I hope this information proves helpful to you, my friend, and I hope others who've experienced similar losses will share their insights with you as well. Meanwhile I wish you all the best as you continue to work your way through this difficult time.
Afterword: Well, I suppose I have been guided to the right path! I thought I was going crazy. I had been doing so well the past few weeks and all of a sudden I became overwhelmed with sadness again. I think it is the acknowledgement of the loss. As much as I told myself I was moving on and forward, a small part of me was holding on even if I was unaware of it. I suppose I am doing the right thing. When I feel sad, I cry and let myself feel it realizing it has to pass at some point, which it always does.
At the heart of deepest sadness, I am so very thankful at the same time I am weeping for the loss. Some people never get to taste love, but I was blessed and had it in abundance. It is gone now, but I don't think anyone who is given the immense capacity to love this deeply is destined to be without it forever.

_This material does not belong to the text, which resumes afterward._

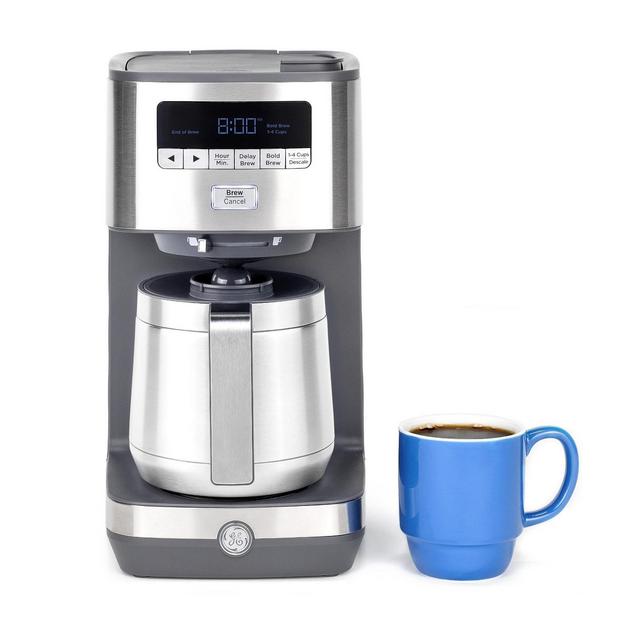 GE Appliances 10 Cup Drip Coffee Maker with Single Serve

I remain optimistic that I will always have love in family, friends, and a future.
I am in a unique position in that I moved away from all of my family and friends to be near my wife 5 years ago. While my family is not terribly far, they are not right there to drop in on for support. Recognizing this, as well as my desire to stay in an area I adore, I had a decision to make. I chose to stay in my "home." I faced days and nights of true solitude, and so I decided I needed to start taking care of three areas of my life that would be feeling the emptiness the most; my spirituality, my physical well-being, and my mental health. I started attending church again and have found tremendous support for my spiritual needs there. I began writing again after a 3 year hiatus, and that is taking care of my mental well being. And I got back to the gym and started eating the way I had always eaten before my marriage -- very healthfully. I am now 80 pounds lighter and very happy with my physical well being.
I mention all of this because despite the floundering I feel like I am doing almost hourly, if there is any advice I can pass on to ANYONE who might be going through something similar, it is to follow your advice to focus on one's own needs. And for me, this is the first time EVER I have been able to do it.
I miss my wife terribly and the hole feels raw and exposed every day. But I am surviving and I am learning about how atrong a person I really am.
Thank you for your advice. It means so much and I am so very grateful!